I think your answer lies in Talent text you didn't quote.
The adept drives a “hard bargain” when buying or selling goods by making a Haggle test against the customer’s or merchant’s Social Defense.
Haggle isn't contested, it's versus SD. There can be back and forth as each participant attempts Haggle, but the critical thing is it is not contested.
Why is this critical? If it were contested, then there is always one failure on every Haggle test, meaning the Talent/skill could only ever be used once.
However, it's not contested. When someone "loses," it's just because the Haggle test was successful in that result beat his/her SD. So, it could go back and forth multiple times before someone fails to beat the other's SD. At that point, a Haggle test has failed, and all haggling stops.

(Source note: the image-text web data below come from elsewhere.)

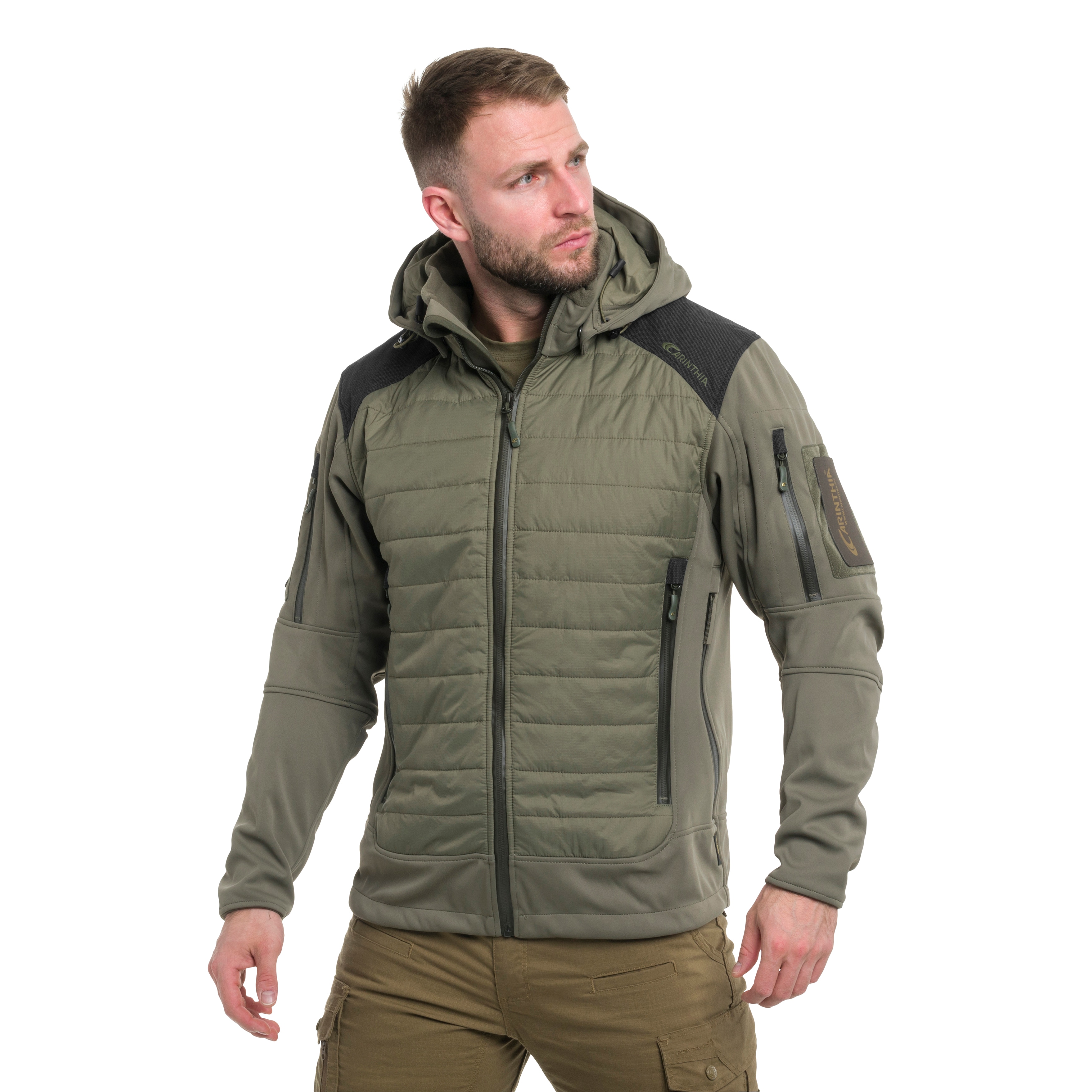 Kurtka Carinthia G-Loft ISG 2.0 - Olive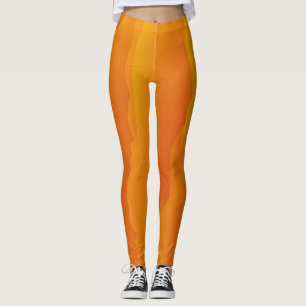 Leggings Anaranjado   Zazzle_Growshop.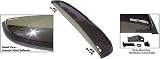 Sunroof Wind Deflector for 1990-93 ACURA INTEGRA Coupe/Sedan Clip-On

The end mechanic is kinda weird. Basically, someone with HORRIBLE Haggle (is it a default skill?) can immediately shut down pricing discussion on purpose just by making their terrible roll out of the gate. The result is that a total Haggling God looks at his Rank 15 Haggle, sighs, and says "ok, Standard price it is." From a perspective of a player doing this, it falls under one of the two fundamental principles every table should live by: "don't be a d*ck." From a NPC perspective, its problematic. If a PC attempts to Haggle, it only makes sense for the NPC to try as well, even if the NPC sucks at it. So, what could've ended up with an awesome 50% discount with your PC's Rank 10 in Haggle stops at 5% because the inept counter-proposal from the vendor fails.
It makes more sense to me that each side can Haggle until THEY fail, at which point THEY cannot Haggle further. Haggle Rank 10 guy can then still get the potential 50% change regardless of the ineptitude of the vendor.